Hense why it still hasn't been released in europe for the PS2, it quite frankly has flopped in America on the PS2 but is doing well on the PC.

This is the trend, Phantasy Star Online is the most successful console MMORPG (just ahead of ./Hack) but even that is getting too costly for Nintendo to keep up and why they have said 'The Console Market is just not profitable enough to warrent an Online Service of this nature.'
That was actually a quote in the 10week (5pages per week) History of MMO Games and thier place in the world.

There are alot of these games because they can make alot on thier initial release just like any other game and they're highly popular.
Problem being is unlike other games the cost of upkeeping them is extreme.
You'll noticed this is why Expansion Packs are released often, so that you don't get bored with the game which make it popular for newbies... but at the same time curbing the fact that it is a money loosing industry.

X-Box Live! is fantastic an all... however most of it's severs don't have to handle MMORPG numbers of people in games, which means they don't have to be large or particularly structured.
Halo, Dead or Alive Extreme, Midnight Racer 2, etc... They're all games which benifit from the low cost Live! service, but players will only be on those servers for an hour at most.
Usually those games are for letting of steam and just shotting people particularly without a viable way to communicate and chat.
(I know there are mic games, but take some time to play them on std connections. Most aren't good enough unfortunately)

MMORGPs however people aren't just there to play. You chat, you trade, you make friends. It's an extremely social experience.

————

Swap "Expansion Packs" for "Content Updates" and write out the MMORPG passage again, everything from "You'll noticed this" down to "or particularly structured.". The items that come next are separate material, apart from the passage above.

————

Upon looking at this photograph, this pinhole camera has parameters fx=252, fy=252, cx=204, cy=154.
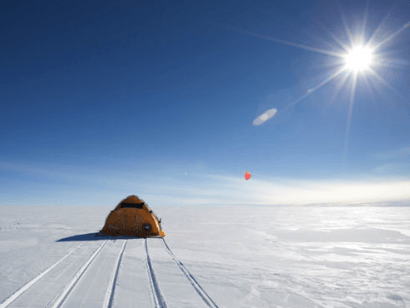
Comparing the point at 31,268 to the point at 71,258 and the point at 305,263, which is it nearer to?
the point at 71,258

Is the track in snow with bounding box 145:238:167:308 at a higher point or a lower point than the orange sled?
lower

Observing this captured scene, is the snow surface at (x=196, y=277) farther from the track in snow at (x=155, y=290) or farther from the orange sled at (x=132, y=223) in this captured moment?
the orange sled at (x=132, y=223)

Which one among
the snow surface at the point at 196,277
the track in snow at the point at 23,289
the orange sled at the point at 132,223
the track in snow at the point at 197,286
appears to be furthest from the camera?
the orange sled at the point at 132,223

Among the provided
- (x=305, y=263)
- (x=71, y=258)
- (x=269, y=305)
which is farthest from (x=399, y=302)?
(x=71, y=258)

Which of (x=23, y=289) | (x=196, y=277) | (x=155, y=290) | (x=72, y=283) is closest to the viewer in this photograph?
(x=23, y=289)

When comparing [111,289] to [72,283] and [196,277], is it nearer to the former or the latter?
[72,283]

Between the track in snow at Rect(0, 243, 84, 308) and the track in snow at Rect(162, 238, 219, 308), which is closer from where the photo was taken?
the track in snow at Rect(0, 243, 84, 308)

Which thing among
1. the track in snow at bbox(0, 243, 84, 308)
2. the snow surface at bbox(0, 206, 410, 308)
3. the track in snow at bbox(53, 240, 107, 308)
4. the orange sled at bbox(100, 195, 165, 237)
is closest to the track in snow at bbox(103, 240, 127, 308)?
the snow surface at bbox(0, 206, 410, 308)

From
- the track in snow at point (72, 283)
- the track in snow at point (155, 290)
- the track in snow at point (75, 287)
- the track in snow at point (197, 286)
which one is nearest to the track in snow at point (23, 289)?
the track in snow at point (75, 287)

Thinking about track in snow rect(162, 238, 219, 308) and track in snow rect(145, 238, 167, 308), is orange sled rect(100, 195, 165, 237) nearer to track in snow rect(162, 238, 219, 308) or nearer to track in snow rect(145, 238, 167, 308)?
track in snow rect(162, 238, 219, 308)

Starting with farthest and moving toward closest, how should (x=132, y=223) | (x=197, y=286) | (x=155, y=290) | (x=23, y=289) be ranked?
(x=132, y=223), (x=197, y=286), (x=155, y=290), (x=23, y=289)

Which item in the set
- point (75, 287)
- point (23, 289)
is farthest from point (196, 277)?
point (23, 289)
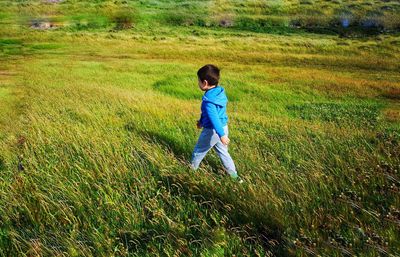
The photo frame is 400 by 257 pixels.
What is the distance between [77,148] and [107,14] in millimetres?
19888

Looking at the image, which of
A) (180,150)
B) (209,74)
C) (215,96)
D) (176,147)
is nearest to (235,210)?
(215,96)

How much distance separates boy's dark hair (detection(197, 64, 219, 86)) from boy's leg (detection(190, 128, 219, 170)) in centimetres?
60

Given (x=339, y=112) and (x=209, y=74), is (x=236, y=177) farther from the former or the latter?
(x=339, y=112)

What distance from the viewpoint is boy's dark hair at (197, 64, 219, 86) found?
15.5 ft

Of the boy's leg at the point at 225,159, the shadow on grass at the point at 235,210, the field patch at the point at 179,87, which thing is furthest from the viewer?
the field patch at the point at 179,87

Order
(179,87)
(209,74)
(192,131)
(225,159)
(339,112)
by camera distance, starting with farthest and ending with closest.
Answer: (179,87) → (339,112) → (192,131) → (225,159) → (209,74)

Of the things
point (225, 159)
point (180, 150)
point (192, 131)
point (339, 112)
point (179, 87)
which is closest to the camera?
point (225, 159)

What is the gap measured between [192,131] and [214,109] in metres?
2.79

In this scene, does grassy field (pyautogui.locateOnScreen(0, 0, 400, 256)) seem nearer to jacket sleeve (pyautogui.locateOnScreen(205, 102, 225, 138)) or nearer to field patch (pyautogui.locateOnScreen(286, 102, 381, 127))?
field patch (pyautogui.locateOnScreen(286, 102, 381, 127))

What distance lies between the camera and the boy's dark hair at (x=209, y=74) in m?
4.73

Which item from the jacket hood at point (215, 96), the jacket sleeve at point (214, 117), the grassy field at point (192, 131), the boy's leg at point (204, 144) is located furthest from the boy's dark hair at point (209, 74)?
the grassy field at point (192, 131)

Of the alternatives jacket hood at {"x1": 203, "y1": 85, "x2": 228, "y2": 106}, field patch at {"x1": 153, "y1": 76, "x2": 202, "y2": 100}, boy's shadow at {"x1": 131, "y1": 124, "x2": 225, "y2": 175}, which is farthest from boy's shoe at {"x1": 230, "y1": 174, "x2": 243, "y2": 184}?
field patch at {"x1": 153, "y1": 76, "x2": 202, "y2": 100}

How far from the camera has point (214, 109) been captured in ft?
15.6

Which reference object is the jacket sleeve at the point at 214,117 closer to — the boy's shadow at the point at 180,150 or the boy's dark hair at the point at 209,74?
the boy's dark hair at the point at 209,74
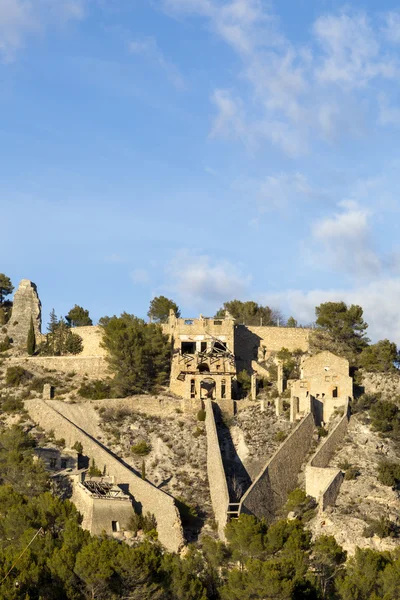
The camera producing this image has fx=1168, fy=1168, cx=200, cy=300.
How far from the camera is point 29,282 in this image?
9150cm

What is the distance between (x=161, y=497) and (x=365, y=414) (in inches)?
602

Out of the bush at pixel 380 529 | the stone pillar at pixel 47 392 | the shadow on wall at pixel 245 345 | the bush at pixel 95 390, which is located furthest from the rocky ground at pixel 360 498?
the stone pillar at pixel 47 392

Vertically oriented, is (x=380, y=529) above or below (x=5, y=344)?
below

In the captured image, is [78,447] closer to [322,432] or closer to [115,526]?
[115,526]

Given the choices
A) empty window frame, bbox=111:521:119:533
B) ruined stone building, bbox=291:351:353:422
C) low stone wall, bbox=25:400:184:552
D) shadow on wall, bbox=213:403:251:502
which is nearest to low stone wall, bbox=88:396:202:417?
shadow on wall, bbox=213:403:251:502

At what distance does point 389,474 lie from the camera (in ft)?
210

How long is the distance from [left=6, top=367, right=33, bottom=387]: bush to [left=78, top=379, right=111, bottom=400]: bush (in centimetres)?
389

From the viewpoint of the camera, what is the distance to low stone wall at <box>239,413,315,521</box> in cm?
6128

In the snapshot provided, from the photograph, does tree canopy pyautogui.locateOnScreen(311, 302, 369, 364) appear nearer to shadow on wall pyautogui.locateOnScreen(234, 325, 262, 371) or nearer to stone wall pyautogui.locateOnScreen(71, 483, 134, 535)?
shadow on wall pyautogui.locateOnScreen(234, 325, 262, 371)

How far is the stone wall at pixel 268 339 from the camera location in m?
83.6

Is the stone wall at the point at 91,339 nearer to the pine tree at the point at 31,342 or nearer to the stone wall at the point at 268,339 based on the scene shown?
the pine tree at the point at 31,342

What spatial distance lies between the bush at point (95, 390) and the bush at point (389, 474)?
19.9 m

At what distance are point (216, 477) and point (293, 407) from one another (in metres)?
9.65

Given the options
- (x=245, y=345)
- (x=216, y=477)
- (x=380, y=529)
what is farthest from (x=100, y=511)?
(x=245, y=345)
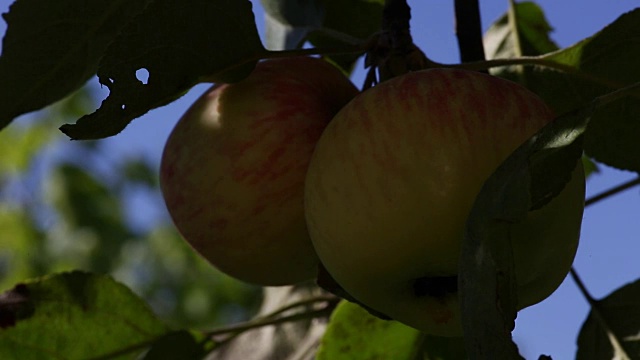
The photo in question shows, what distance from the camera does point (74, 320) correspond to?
1.36 meters

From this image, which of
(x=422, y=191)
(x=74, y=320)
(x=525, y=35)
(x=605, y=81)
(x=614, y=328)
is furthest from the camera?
(x=525, y=35)

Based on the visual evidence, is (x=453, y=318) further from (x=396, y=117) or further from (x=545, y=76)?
(x=545, y=76)

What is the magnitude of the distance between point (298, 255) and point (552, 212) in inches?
11.6

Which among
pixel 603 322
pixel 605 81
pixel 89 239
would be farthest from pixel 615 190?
pixel 89 239

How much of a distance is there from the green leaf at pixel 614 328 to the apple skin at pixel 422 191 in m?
0.35

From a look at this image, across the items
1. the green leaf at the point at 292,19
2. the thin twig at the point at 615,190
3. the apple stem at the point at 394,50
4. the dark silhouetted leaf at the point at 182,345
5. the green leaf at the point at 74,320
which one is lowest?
the dark silhouetted leaf at the point at 182,345

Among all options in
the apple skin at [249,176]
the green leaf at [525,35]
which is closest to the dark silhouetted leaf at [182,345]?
the apple skin at [249,176]

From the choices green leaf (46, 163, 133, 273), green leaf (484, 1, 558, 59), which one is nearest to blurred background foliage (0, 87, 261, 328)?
green leaf (46, 163, 133, 273)

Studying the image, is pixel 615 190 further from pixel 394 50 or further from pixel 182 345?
pixel 182 345

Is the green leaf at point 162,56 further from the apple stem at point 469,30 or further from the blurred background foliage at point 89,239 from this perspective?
the blurred background foliage at point 89,239

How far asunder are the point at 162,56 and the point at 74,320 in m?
0.52

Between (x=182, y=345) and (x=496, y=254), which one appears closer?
(x=496, y=254)

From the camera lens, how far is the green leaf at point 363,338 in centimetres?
125

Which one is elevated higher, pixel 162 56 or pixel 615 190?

————

**WRITTEN RESPONSE**
You'll noticed this is why Content Updates are released often, so that you don't get bored with the game which make it popular for newbies... but at the same time curbing the fact that it is a money loosing industry.

X-Box Live! is fantastic an all... however most of it's severs don't have to handle MMORPG numbers of people in games, which means they don't have to be large or particularly structured.